DE PARFAITS SECONDS COUTEAUX
CHRISTOPHE JALLET / MATHIEU VALBUENA
Propre et buteur pour sa deuxième sélection, Christophe Jallet a marqué des points mardi. S'il est rarement titulaire, Valbuena n'a jamais déçu en bleu en témoigne sa prestation aboutie en Allemagne (0-2). Les deux hommes épousent le portrait robot des doublures idéales : joueur de devoir, à l'humeur toujours égale, qui ne fait pas de vague sur le banc. Derrière Debuchy et Rémy, ils forment une paire de remplaçants qui pourrait séduire Deschamps.

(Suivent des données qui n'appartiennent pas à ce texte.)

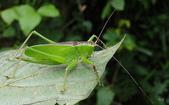 直翅目 與  竹節蟲目:2BLABCLYkwog0scv8c1LIg.jpg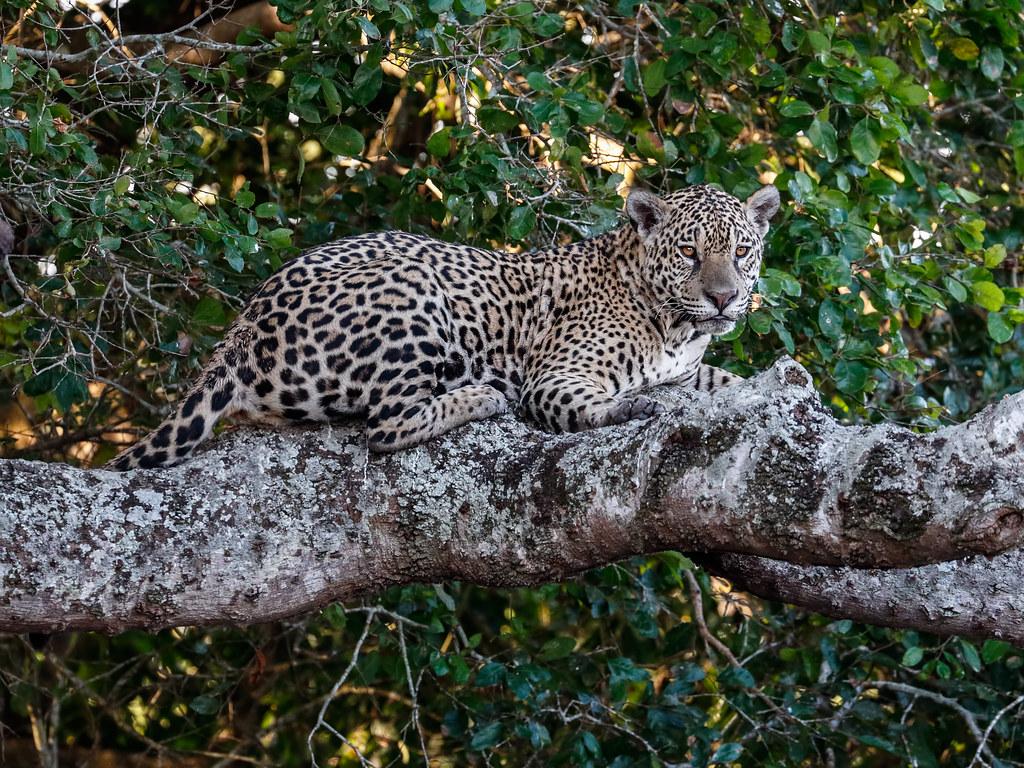 Pantanal_2983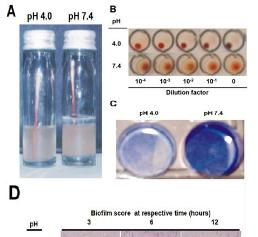 EAEC Under Stress: Loss of Biofilm Formation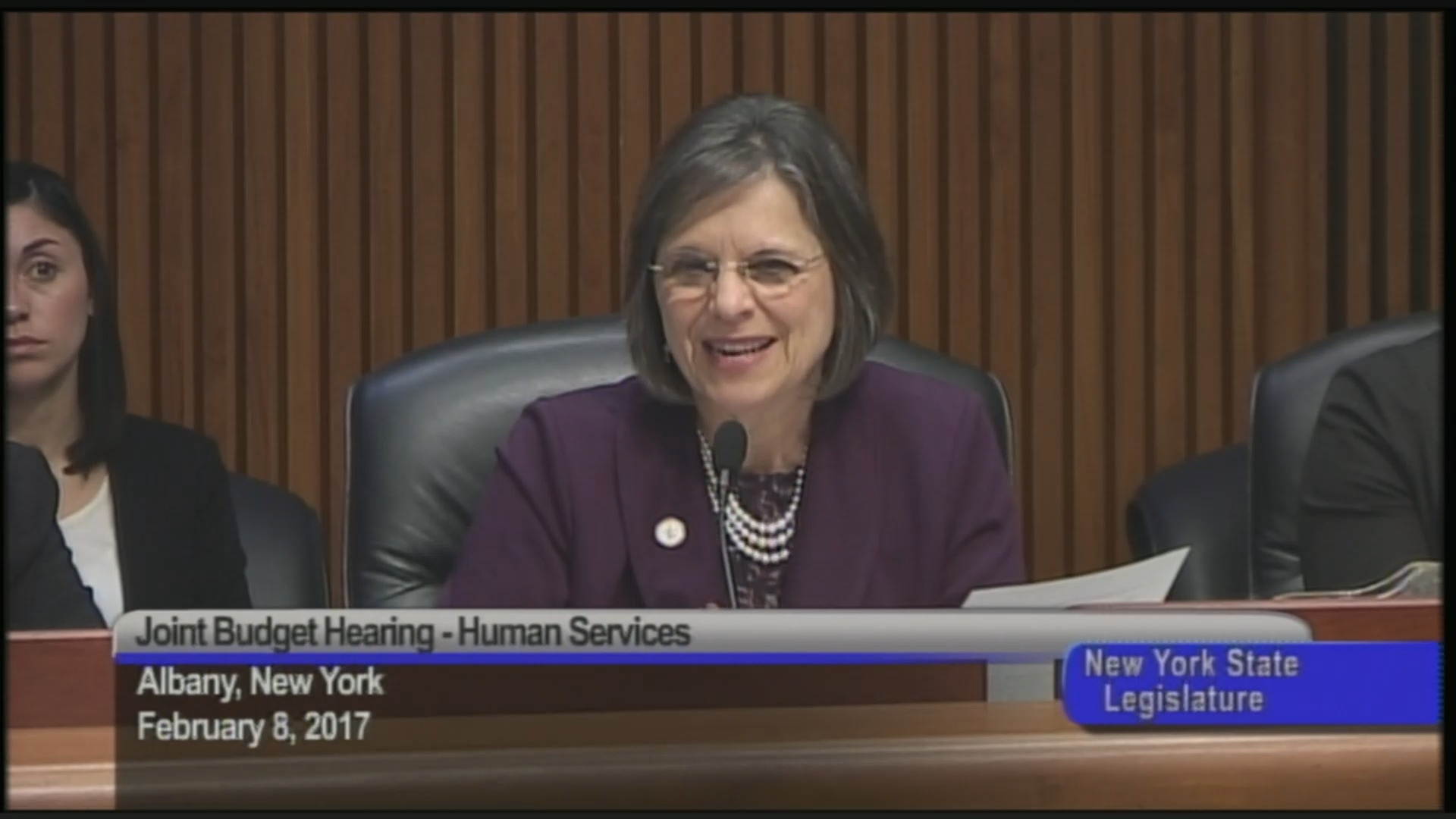 Joint Budget Hearing on Funding for Human Services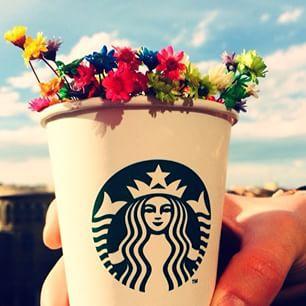 happy, flowers, and starbucks image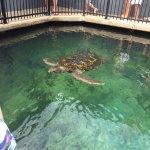 Foto de Reefworld Aquarium and Shark Swim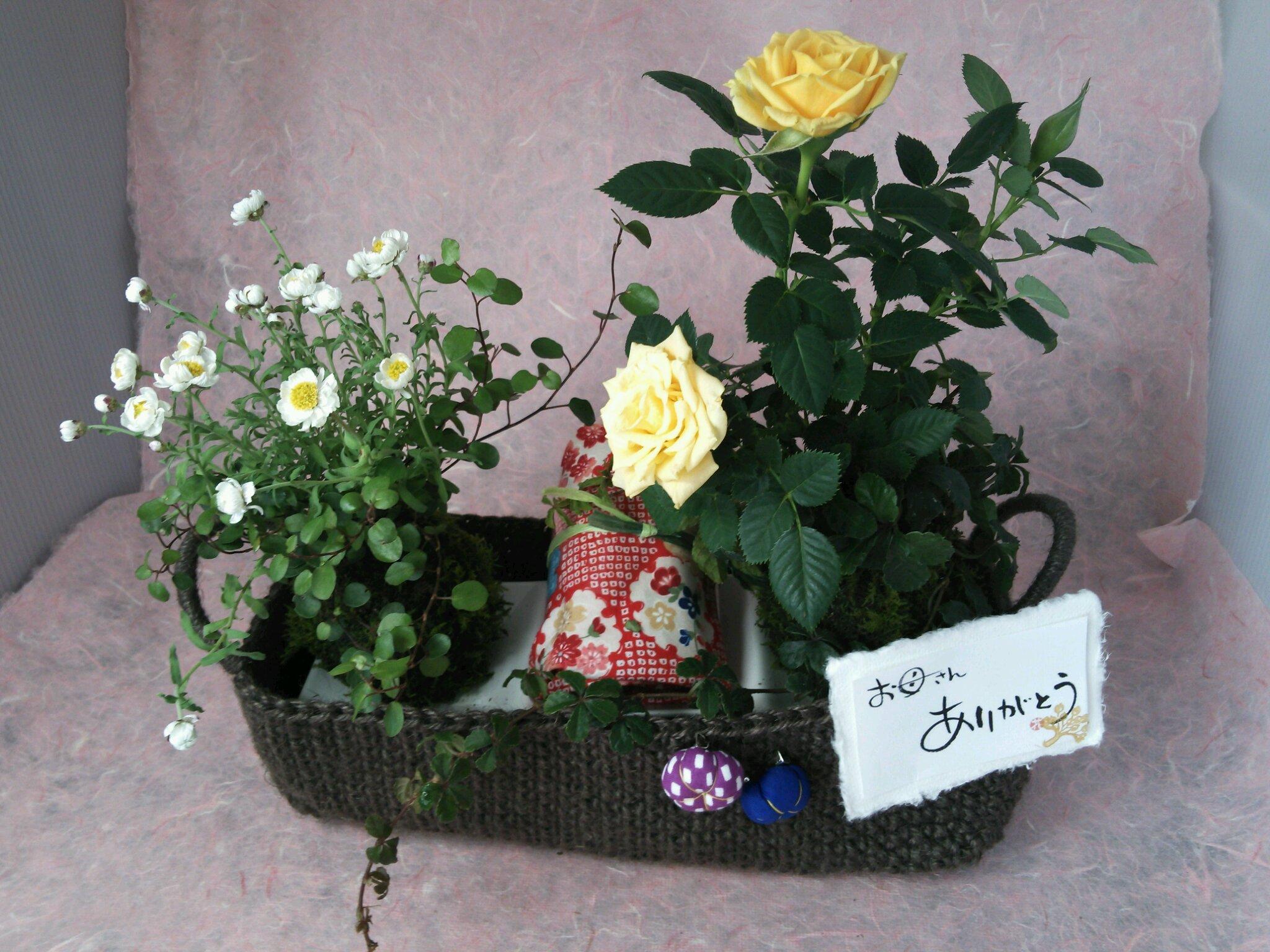 母の日のプレゼント企画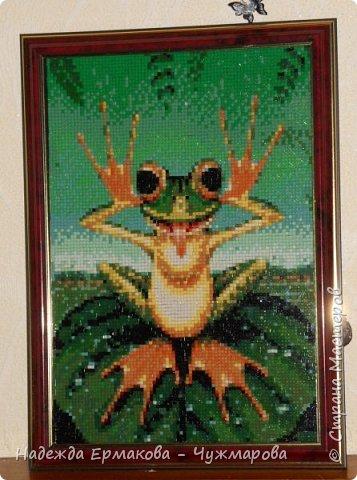 Алмазная мозаика 2 фото 6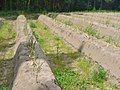 Kietz - Spargelfeld (Asparagus Field) - geo.hlipp.de - 39257.jpg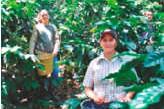 ??  ?? El 40 por ciento del total de beneficiarios son mujeres rurales. Contenido elaborado con apoyo de Colombia Sostenible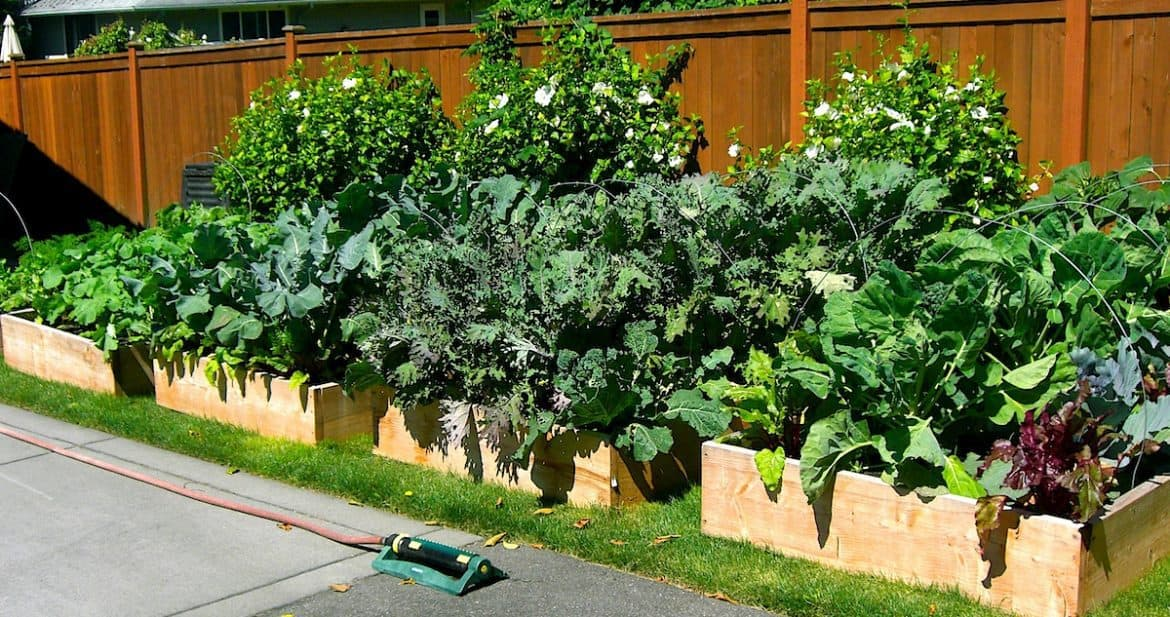 Lawn To Garden In A Single Weekend: 6 Easy Steps | Northwest Edible Life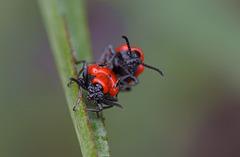 """Scarlet Lili Beetle """"Lilioceris lilii"""""""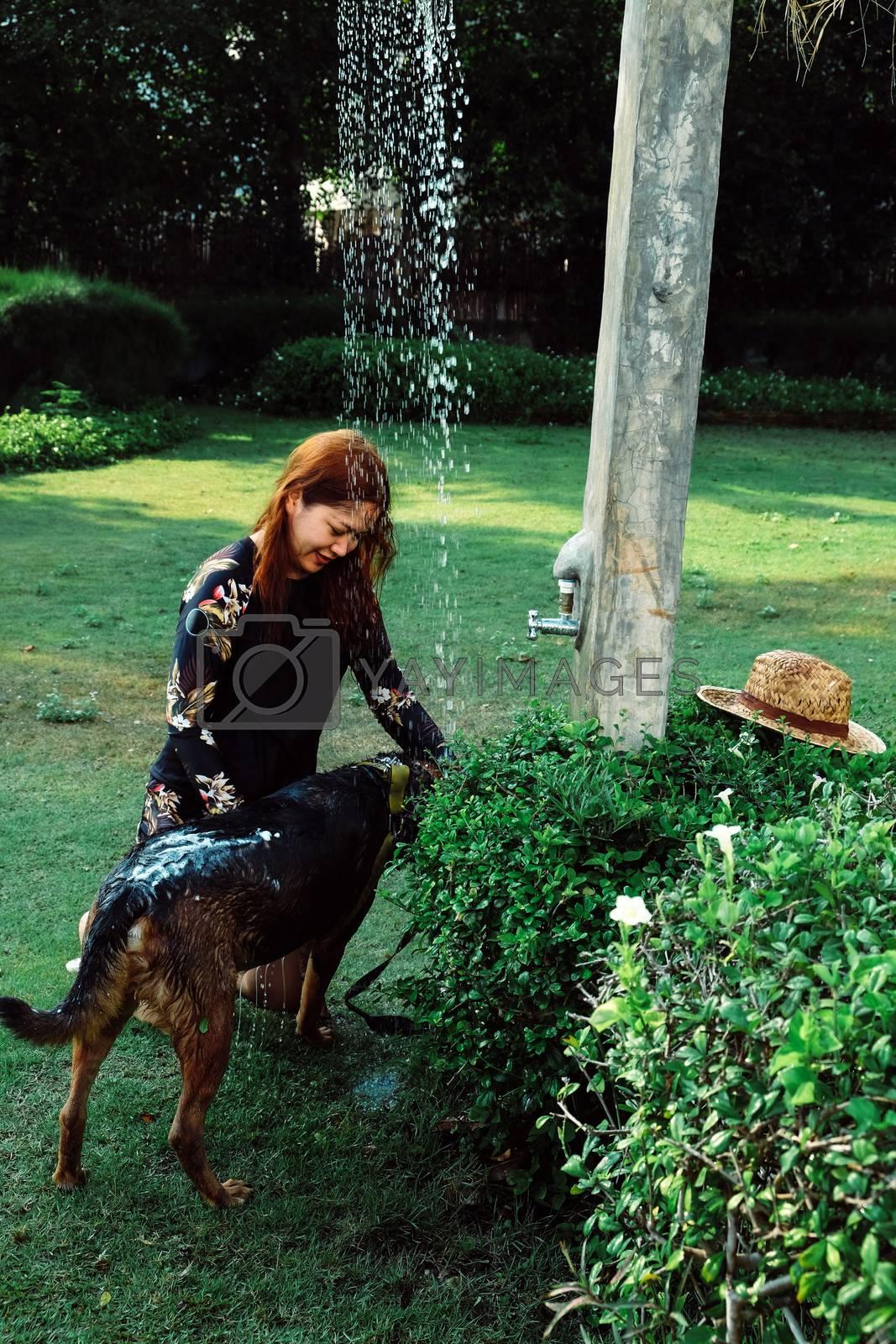 Asian woman washing her pet dog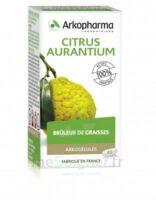 Arkogélules Citrus aurantium Gélules Fl/45 à SEYNOD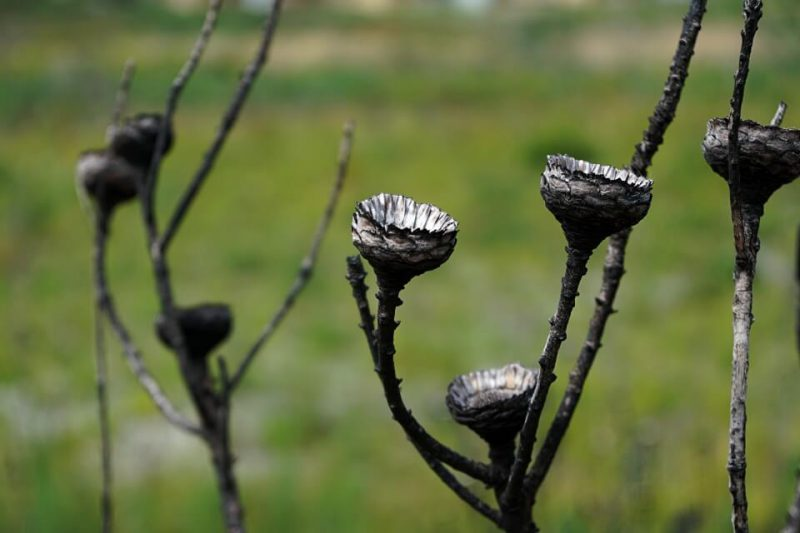 Verbrannter Fynbos im Kogelberg Nature Reserve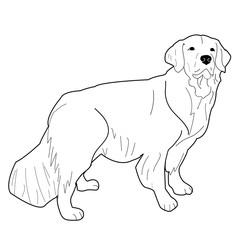Golden Retriever Adult Standing, Vector Illustration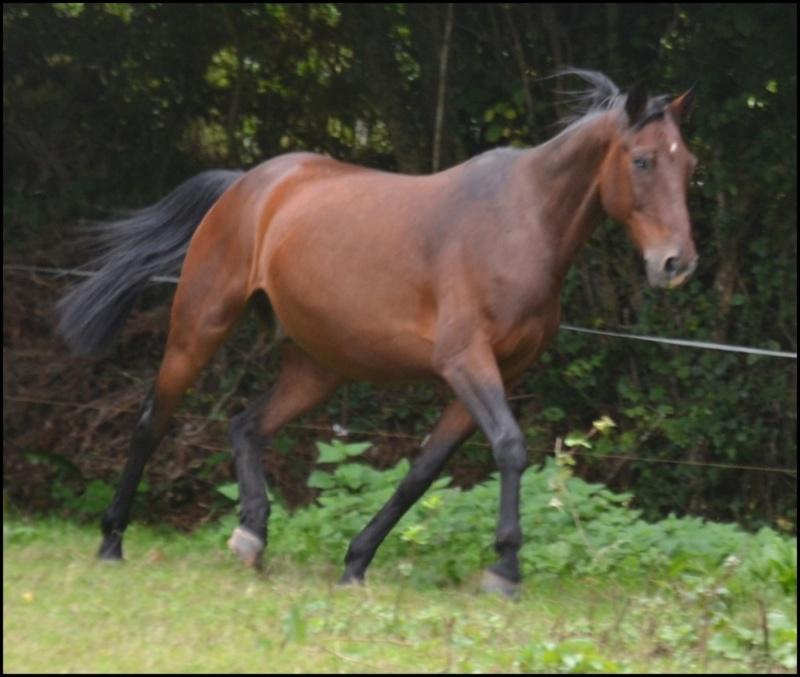 JUPITER ROYAL – Cheval de Selle né en 1997 – Adopté en mai 2020 par Annick 99_jup22
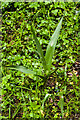 SO3729 : Meadow Saffron (Colchicum autumnale) by Ian Capper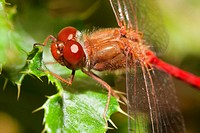 Close_up of a red dragonfly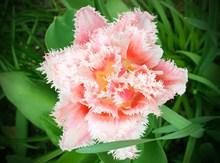 粉色郁金香花朵开放图片大全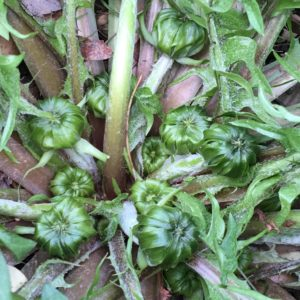 Dandelion Flower Buds ~ Dr. Nate Petley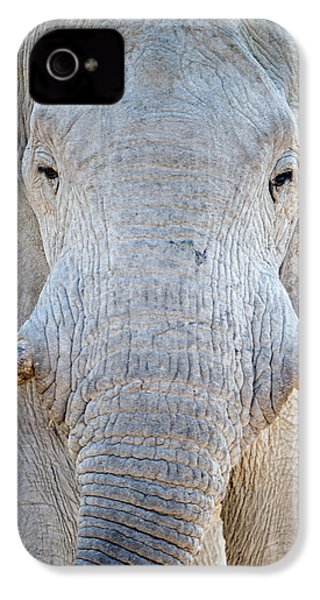 African Elephant Loxodonta Africana IPhone 4 / 4s Case by Panoramic Images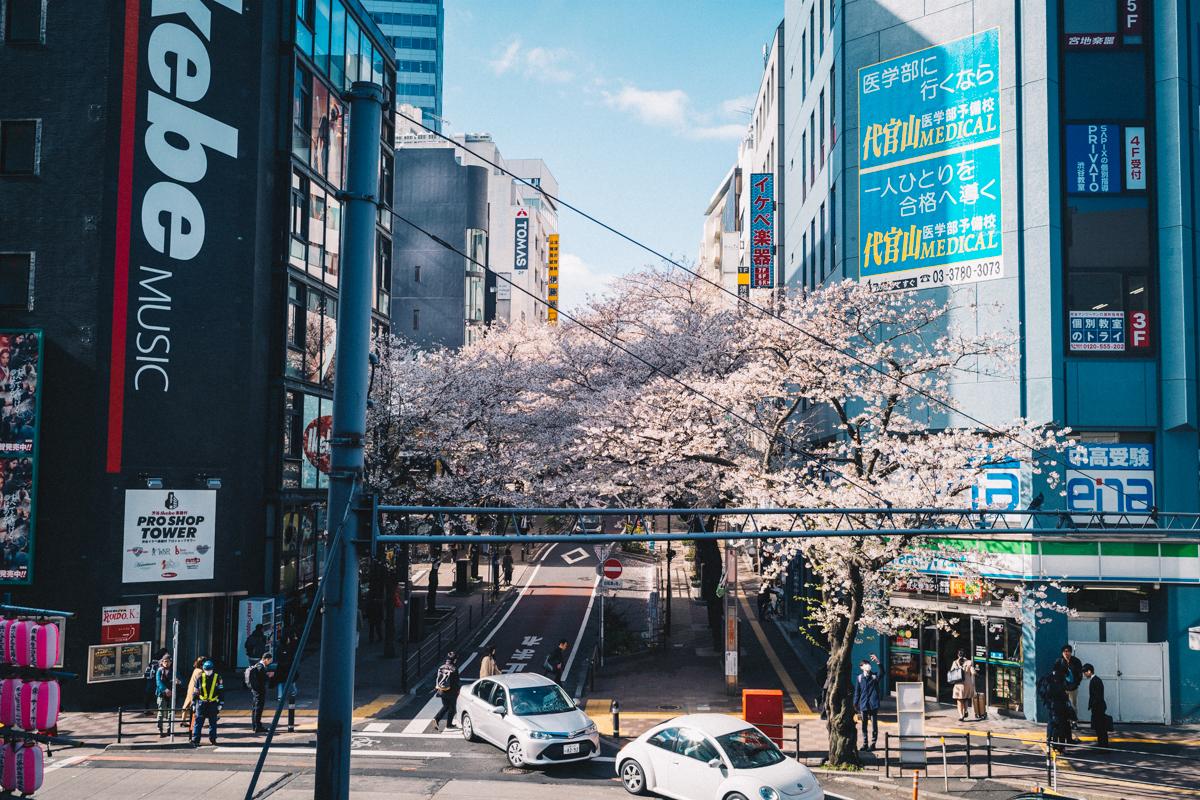 日中の桜丘はこんな感じ|Leica M10 + Summilux 35mm f1.4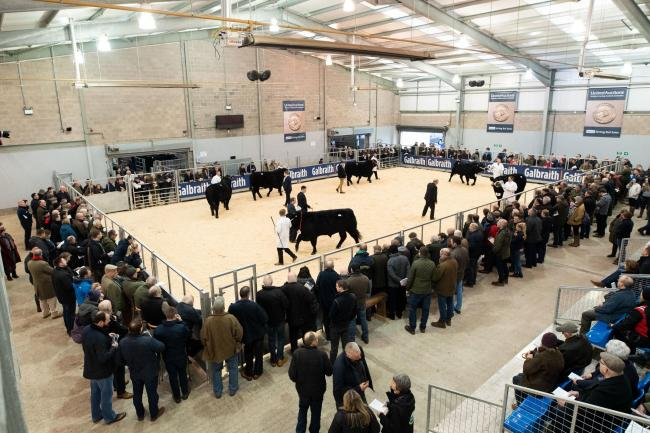 Stirling was the place to be for the judging of the Aberdeen Angus pre-sale show  Ref:RH020220299  Rob Haining / The Scottish Farmer...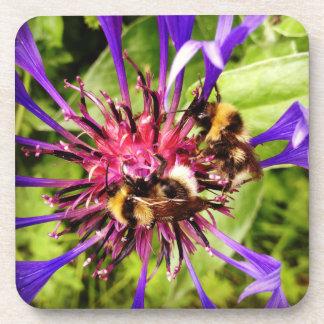 Prácticos de costa de la abeja posavasos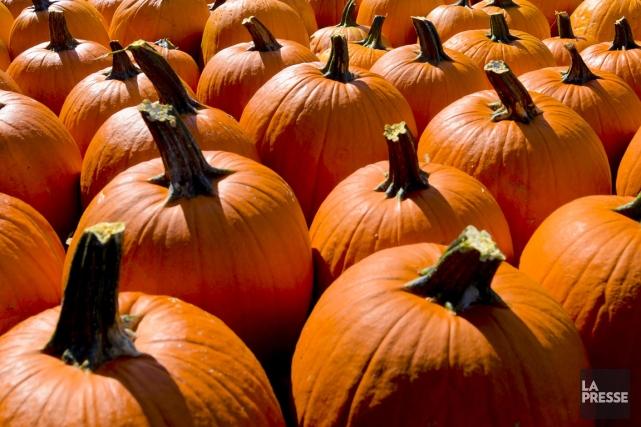 L'automne sera à l'honneur le 29 septembre dans l'arrondissement de... (Archives La Presse)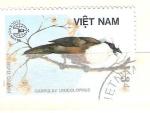 Stamps : Asia : Vietnam :  garrulux leucolophus RESERVADO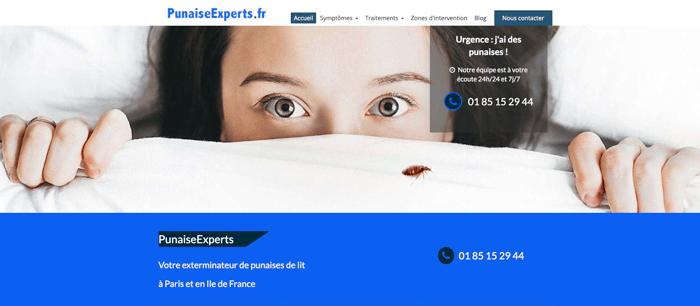 PunaiseExperts meilleur exemple site internet artisan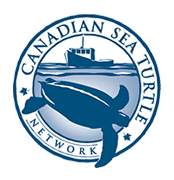 Canadian Sea Turtle Network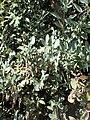 Garrya flavescens kz01.jpg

LES POINTS D'INTERROGATION
Blessé depuis le 5 mai dernier, Bacary Sagna accumule les coups durs depuis plus d'un an. Sa longue indisponibilité a laissé l'occasion à Mathieu Debuchy de faire ses preuves et le Londonien est désormais soumis à une vraie concurrence à son poste. Ses carences offensives font tâche face à un Debuchy très porté vers l'avant. Pour Hatem Ben Arfa, la problématique est différente. Pour sa première liste, Deschamps avait justifié l'absence de Ben Arfa en raison de son "attitude" et de son "comportement" à l'Euro. Décevant sur le terrain, il avait fait parler de lui pour son comportement dans le vestiaire, contestant notamment l'autorité de Laurent Blanc. L'arrivée de Deschamps n'est pas forcément un bon signe pour HBA. "Je n'ai plus envie de travailler avec ce coach (ndlr : Deschamps). C'est un problème de confiance. Je ne sens pas de sincérité avec lui. Quand il me parle, j'ai toujours l'impression qu'il a une idée derrière la tête", assénait Ben Arfa avant de quitter l'OM. La relation entre les deux hommes n'a jamais été simple et il n'est pas certain que DD lui redonne sa confiance de sitôt.
DEUX CAS A PART
Tout deux ont occupé l'aile droite cette année chez les Bleus. L'un plutôt à bon escient (Benzema, passeur décisif face à la Biélorussie), l'autre s'est montré moins à l'aise à l'Euro. Mais l'avenir de Benzema en équipe de France s'écrit incontestablement dans l'axe. C'est lui le buteur auquel Deschamps veut donner les clés de l'attaque. Quant à Nasri, son retour n'est pas encore acté même si sa suspension est désormais derrière lui. Deschamps a fait de l'exemplarité son credo et le retour de Nasri en bleu ne se fera qu'à certaines conditions.